Heather spoke about an exercise she likes to do annually to ensure she’s on the right path, and sent me the diagram that forms the basis of it (alongside). This is a difficult process at the best of times (I can attest to that!), so it’s great to have a neat way of corralling one’s thinking on the issue.
After an hour, Heather Parker the coach excused herself for a meeting with an aspirant journalist seeking career guidance. The young woman was radiating eagerness. How interesting, I thought, for Heather to move on to that particular type of glow, having helped dust off the gleam on a patina worn by my 51 years of living.
I’d love to credit whoever’s original work this is, but I’ve been unable to find any such reference on the interwebs (and it seems other people are similarly confounded).
It seemed appropriate to be going to AfrikaBurn in the first month of my ‘fresh look’. People’s experiences and perceptions of the event vary, so I’m going to stick with my perspective (you can read my previous AfrikaBurn posts here and here).
My observation is that it’s a space in which judgement is suspended. While it may be completely divorced from so-called reality, that’s a big part of the appeal.
There are people who fly to Tankwa, but there’s something to the final 120km driven on dreadful gravel roads. I’ve described the drive as akin to a birthing process, in which one is delivered into an alternative reality.

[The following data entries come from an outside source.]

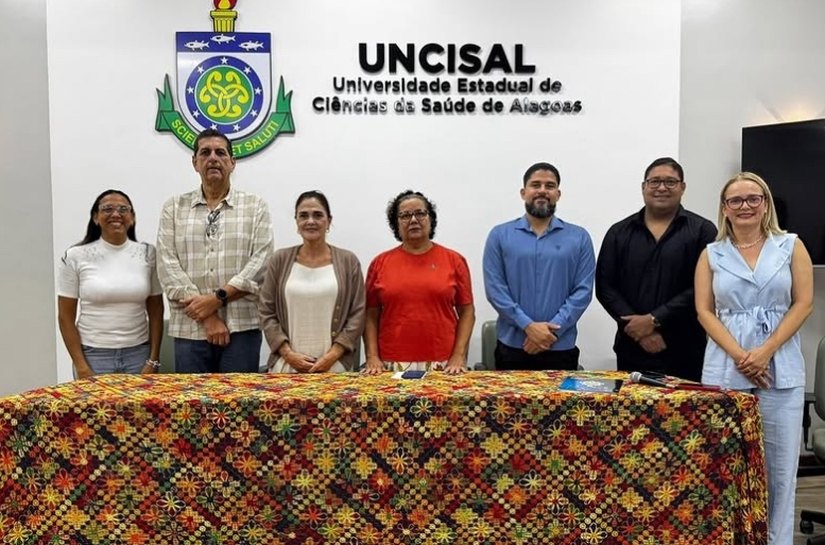 Profissionais dos Centros Pops, Abrigos e Cozinhas Solidárias serão capacitados sobre segurança alimentar e nutricional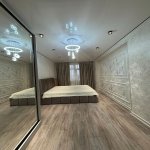 Продажа 2 комнатная Новостройка Хырдалан 3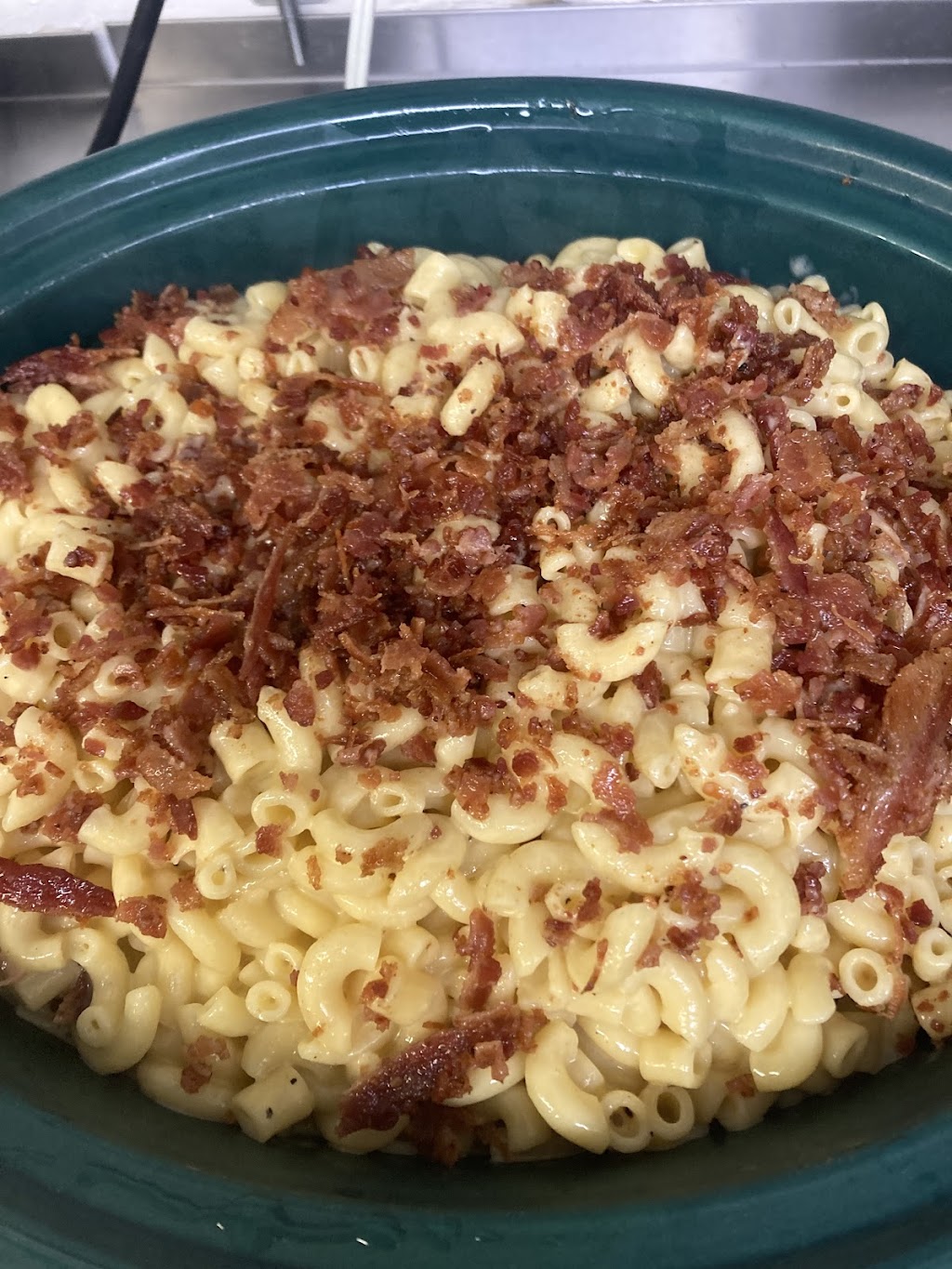 Grillagans Island | restaurant | 6232 State Hwy 20, Lucerne, CA 95458, USA | 7074619925 OR +1 707-461-9925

Much of what happens at Tankwa wouldn’t happen in a regular day in the city. It’s space in which to play, to explore, and to reconnect with parts of ourselves that have been inhibited. I think it’s relevant that getting there is difficult.

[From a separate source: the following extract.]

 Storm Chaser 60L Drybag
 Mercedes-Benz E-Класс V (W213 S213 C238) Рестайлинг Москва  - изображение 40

This was my fifth AfrikaBurn. While there have been differences in my experiences, the one common feature is that I generally find myself experiencing stuff on an emotional level. And it’s not necessarily predictable what those emotions might be.

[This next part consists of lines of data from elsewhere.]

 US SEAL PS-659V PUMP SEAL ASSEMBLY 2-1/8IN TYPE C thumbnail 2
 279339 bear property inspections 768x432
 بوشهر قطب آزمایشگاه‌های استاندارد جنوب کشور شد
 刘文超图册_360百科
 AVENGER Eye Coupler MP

I had primed my brain to use this time to explore alternative scenarios for myself. I don’t know if there was much action in that regard, but it certainly was four days of decompression.
One of the highlights was dancing on the far edge of the playa as the sun was setting on a beautiful day and an almost-full moon was rising on the opposite side of the desert.
I’ve returned feeling refreshed and relaxed, with a sense of creativity I haven’t had for a long time. The first days back have also been hugely productive, in that I’ve written three different pieces, comprising nearly 4000 words.
As far as ‘Adventures of Re-‘ are concerned, AfrikaBurn would be a double thumbs-up. I’m loving this feeling of being energised.